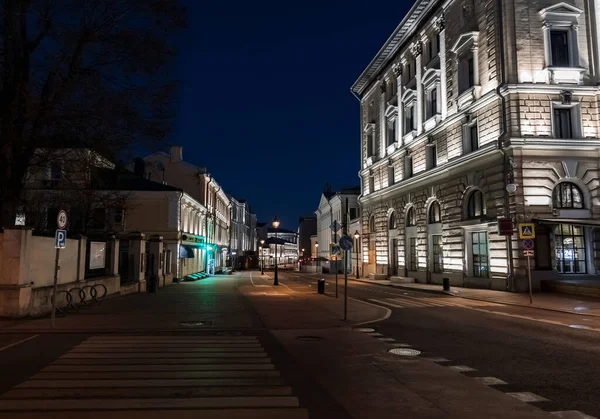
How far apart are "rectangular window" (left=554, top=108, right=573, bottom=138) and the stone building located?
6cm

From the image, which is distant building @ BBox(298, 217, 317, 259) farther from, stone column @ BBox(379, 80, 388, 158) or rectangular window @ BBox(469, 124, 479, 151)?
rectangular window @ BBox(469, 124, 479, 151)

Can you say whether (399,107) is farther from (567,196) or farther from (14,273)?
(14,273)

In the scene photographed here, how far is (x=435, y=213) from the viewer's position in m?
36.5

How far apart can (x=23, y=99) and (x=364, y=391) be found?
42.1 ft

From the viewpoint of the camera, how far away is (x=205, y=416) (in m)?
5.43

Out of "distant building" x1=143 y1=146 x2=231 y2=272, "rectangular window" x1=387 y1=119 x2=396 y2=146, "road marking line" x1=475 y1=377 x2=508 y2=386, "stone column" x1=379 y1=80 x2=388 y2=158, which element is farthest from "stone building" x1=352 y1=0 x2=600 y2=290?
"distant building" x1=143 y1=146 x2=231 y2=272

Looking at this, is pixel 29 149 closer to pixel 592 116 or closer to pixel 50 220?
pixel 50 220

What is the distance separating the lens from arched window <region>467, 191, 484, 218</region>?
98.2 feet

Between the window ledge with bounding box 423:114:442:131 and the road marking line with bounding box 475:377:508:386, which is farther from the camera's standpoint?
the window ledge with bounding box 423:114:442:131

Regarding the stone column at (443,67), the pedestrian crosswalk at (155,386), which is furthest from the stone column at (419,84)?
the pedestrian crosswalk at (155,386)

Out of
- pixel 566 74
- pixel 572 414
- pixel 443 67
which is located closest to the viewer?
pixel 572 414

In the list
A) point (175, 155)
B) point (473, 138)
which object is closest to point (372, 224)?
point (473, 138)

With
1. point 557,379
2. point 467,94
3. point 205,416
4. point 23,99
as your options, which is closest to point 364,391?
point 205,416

- REQUIRED TASK -
Reproduce word for word the stretch of entries from the line containing "y1=0 x2=600 y2=290?" through the end of the entries.

- RESPONSE TO THE TASK -
Out of "distant building" x1=143 y1=146 x2=231 y2=272, "rectangular window" x1=387 y1=119 x2=396 y2=146, "road marking line" x1=475 y1=377 x2=508 y2=386, "stone column" x1=379 y1=80 x2=388 y2=158, which element is farthest from "stone building" x1=352 y1=0 x2=600 y2=290?
"distant building" x1=143 y1=146 x2=231 y2=272

Looking at this, is pixel 29 149 closer to pixel 592 116 or closer to pixel 50 220?
pixel 50 220

What is the distance separating the lens from arched window <region>467, 191, 484, 218</region>?
98.2 feet

Between the window ledge with bounding box 423:114:442:131 and the road marking line with bounding box 475:377:508:386, which is farther from the camera's standpoint?
the window ledge with bounding box 423:114:442:131

Regarding the stone column at (443,67), the pedestrian crosswalk at (155,386), which is furthest from the stone column at (419,84)?
the pedestrian crosswalk at (155,386)

Out of
- pixel 566 74
- pixel 572 414
- pixel 443 67
which is located closest to the viewer?
pixel 572 414

In the list
A) point (175, 155)
B) point (473, 138)
which object is closest to point (372, 224)?
point (473, 138)

With
1. point 557,379
2. point 467,94
3. point 205,416
4. point 23,99
as your options, which is closest to point 364,391?
point 205,416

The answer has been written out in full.